Lifestyle Modifications for PMS
- Embrace Regular Exercise: Engaging in regular physical activity can be a game-changer in managing PMS symptoms. Exercise stimulates the release of endorphins, uplifting mood and increasing the body’s pain threshold, thereby reducing discomfort associated with cramps and menstrual pain.
- Reduce Plastic Usage: Minimizing the use of plastic products, such as water bottles and food containers, can be beneficial. This helps lower exposure to chemicals like Bisphenol A (BPA), known to disrupt hormonal balance and potentially exacerbate PMS symptoms like mood swings and breast tenderness.
- Quit Smoking: If you’re a smoker, consider kicking the habit. Smoking cessation not only reduces inflammation in the body but also improves mood-related symptoms such as anxiety and depression during the PMS phase.
Dietary Intervention for PMS
- Magnesium: Incorporate magnesium-rich foods into your diet to aid in uterine muscle relaxation, potentially reducing period pain. Foods like dark leafy greens, nuts, seeds, and whole grains are excellent sources.
- Vitamin E: Combat inflammatory prostaglandins by including vitamin E in your diet. Nuts, seeds, spinach, and broccoli are great choices to boost your vitamin E intake.
- Calcium: Address mood changes and bloating by ensuring an adequate intake of calcium. Dairy products, leafy greens, and fortified plant-based milk are rich in calcium.
- Potassium: Regulate fluid balance and minimize bloating and water retention by including potassium-rich foods such as bananas, oranges, and sweet potatoes in your diet.

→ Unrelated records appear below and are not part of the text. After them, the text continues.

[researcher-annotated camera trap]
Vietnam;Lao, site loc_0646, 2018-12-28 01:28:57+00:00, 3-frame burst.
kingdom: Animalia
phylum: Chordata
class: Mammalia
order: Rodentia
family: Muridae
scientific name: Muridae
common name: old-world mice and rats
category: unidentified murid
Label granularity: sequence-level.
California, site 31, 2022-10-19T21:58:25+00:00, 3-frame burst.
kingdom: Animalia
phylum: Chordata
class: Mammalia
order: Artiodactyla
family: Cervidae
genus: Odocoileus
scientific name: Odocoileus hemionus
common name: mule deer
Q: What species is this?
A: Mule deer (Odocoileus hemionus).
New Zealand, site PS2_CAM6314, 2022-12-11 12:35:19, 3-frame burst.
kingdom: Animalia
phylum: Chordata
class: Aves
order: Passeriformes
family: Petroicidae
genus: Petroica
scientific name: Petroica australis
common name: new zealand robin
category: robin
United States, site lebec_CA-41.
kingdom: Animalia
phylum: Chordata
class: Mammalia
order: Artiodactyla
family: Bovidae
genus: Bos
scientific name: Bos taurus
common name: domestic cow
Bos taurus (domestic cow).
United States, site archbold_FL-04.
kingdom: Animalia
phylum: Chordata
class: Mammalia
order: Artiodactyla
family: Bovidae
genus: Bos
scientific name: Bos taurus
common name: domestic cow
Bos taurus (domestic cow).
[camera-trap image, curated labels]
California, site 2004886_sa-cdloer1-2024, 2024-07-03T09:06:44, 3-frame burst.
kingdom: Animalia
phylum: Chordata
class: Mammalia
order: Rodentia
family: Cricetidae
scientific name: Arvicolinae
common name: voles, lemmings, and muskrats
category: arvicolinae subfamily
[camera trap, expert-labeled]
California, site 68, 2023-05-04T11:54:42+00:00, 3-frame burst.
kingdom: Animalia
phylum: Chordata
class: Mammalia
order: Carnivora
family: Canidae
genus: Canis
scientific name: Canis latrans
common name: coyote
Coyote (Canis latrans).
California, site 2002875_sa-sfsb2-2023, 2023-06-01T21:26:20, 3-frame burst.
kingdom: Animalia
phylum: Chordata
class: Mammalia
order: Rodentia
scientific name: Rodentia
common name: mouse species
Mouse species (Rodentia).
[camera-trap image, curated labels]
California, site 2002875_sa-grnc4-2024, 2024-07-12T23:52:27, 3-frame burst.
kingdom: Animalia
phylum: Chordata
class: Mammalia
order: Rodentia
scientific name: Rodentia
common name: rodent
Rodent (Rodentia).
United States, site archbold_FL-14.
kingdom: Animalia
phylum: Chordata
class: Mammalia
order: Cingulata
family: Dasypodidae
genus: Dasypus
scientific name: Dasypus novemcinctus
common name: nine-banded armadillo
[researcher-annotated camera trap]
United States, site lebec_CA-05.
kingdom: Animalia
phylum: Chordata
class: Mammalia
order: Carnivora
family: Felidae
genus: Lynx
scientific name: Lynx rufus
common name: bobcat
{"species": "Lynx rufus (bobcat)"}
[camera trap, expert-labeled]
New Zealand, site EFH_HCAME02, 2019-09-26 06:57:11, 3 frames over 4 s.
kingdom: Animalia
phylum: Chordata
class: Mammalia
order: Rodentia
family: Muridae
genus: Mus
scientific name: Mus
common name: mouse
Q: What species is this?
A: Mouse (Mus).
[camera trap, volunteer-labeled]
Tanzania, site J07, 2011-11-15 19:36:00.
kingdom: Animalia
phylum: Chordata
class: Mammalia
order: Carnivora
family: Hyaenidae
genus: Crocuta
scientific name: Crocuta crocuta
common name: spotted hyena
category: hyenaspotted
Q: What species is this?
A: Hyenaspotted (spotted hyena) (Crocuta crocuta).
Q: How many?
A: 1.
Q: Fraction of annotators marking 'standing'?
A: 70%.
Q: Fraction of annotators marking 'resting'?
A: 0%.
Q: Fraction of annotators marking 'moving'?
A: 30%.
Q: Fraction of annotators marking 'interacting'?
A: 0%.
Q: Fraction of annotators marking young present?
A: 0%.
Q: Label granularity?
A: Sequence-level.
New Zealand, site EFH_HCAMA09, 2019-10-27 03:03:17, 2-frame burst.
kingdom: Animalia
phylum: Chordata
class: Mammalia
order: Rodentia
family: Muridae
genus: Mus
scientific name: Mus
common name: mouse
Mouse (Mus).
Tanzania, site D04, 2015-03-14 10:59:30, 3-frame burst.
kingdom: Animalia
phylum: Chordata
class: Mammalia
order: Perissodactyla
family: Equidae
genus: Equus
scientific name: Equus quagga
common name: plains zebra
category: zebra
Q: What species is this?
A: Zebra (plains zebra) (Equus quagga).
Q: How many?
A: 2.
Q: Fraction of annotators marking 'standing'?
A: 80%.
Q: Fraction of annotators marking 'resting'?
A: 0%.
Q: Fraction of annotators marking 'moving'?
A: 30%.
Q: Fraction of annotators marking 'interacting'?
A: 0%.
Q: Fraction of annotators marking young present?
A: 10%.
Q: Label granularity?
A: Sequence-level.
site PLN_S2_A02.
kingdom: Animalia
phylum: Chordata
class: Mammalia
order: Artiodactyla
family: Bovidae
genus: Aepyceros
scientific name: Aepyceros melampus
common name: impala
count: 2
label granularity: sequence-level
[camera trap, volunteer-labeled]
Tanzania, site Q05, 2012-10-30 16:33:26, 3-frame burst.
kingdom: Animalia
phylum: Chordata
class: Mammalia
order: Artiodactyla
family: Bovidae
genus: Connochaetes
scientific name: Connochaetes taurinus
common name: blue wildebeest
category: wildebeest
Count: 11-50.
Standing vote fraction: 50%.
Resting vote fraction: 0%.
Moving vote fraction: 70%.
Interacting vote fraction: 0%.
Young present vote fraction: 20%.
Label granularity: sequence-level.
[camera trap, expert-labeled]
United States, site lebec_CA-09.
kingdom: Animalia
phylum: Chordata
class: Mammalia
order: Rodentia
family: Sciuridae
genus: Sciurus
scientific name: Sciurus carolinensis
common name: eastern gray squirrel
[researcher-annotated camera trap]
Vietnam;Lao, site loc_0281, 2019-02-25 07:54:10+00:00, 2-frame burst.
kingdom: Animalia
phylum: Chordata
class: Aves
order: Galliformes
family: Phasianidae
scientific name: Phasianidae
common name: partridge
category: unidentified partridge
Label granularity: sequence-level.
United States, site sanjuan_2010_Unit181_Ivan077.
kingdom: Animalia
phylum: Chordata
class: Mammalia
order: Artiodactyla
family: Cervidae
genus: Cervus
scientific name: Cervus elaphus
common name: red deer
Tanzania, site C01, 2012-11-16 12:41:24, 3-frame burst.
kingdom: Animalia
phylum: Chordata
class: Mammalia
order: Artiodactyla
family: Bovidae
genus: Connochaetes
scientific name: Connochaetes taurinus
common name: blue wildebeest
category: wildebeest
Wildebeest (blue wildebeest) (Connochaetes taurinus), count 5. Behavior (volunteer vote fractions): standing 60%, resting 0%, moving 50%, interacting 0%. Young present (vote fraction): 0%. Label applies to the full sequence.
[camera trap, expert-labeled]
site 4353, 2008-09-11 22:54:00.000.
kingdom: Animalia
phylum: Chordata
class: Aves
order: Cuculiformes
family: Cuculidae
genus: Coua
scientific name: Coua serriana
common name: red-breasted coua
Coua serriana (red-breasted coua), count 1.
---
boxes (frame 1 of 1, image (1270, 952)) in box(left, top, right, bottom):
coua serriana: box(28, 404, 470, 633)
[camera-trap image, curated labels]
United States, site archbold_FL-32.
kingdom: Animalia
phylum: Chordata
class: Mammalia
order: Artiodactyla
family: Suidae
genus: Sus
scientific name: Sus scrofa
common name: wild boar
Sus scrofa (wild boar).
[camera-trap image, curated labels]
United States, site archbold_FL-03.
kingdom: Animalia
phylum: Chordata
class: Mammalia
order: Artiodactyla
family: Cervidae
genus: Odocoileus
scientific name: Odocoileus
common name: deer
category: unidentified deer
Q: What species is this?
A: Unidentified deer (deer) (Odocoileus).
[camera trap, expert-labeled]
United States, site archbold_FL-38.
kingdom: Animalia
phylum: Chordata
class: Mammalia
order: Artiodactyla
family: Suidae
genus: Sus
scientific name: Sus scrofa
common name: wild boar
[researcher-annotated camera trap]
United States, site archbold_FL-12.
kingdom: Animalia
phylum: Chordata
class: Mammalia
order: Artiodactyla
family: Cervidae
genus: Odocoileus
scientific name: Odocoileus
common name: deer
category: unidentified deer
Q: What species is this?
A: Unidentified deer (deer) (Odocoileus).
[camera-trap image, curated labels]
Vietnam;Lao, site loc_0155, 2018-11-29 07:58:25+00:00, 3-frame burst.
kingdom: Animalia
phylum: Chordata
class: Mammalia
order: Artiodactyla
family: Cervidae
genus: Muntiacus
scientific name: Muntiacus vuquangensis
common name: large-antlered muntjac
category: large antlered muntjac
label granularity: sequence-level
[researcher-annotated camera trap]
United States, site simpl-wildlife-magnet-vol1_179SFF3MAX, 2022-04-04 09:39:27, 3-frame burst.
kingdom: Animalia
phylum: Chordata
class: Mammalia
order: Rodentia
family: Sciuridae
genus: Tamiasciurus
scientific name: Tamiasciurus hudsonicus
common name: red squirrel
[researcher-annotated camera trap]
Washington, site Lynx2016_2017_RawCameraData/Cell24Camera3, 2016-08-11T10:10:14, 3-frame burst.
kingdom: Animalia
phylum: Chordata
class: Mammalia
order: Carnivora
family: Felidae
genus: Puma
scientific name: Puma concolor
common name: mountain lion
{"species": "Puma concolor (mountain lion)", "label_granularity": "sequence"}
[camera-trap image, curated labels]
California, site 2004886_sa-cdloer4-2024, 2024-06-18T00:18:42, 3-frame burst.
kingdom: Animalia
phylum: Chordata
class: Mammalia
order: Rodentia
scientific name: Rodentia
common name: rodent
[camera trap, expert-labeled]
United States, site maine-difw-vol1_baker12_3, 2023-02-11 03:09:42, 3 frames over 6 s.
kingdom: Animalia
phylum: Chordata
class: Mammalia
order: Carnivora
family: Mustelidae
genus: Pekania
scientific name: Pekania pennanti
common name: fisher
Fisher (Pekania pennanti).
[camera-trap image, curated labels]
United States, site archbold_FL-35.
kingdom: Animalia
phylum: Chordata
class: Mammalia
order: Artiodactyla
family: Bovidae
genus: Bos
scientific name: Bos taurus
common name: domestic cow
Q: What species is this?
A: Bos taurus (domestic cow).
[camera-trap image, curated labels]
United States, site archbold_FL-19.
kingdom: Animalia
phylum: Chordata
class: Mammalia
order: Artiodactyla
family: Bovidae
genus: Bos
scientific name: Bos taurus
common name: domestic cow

- Omega-3 Fatty Acids: Harness the anti-inflammatory properties of omega-3 fatty acids by incorporating sources like fatty fish, flaxseeds, and walnuts into your meals.
Making these lifestyle adjustments and focusing on a nutrient-rich diet can contribute to a smoother experience during the challenging phases of PMS. Remember, consulting with a healthcare professional for personalized advice is always a prudent step on your journey to well-being.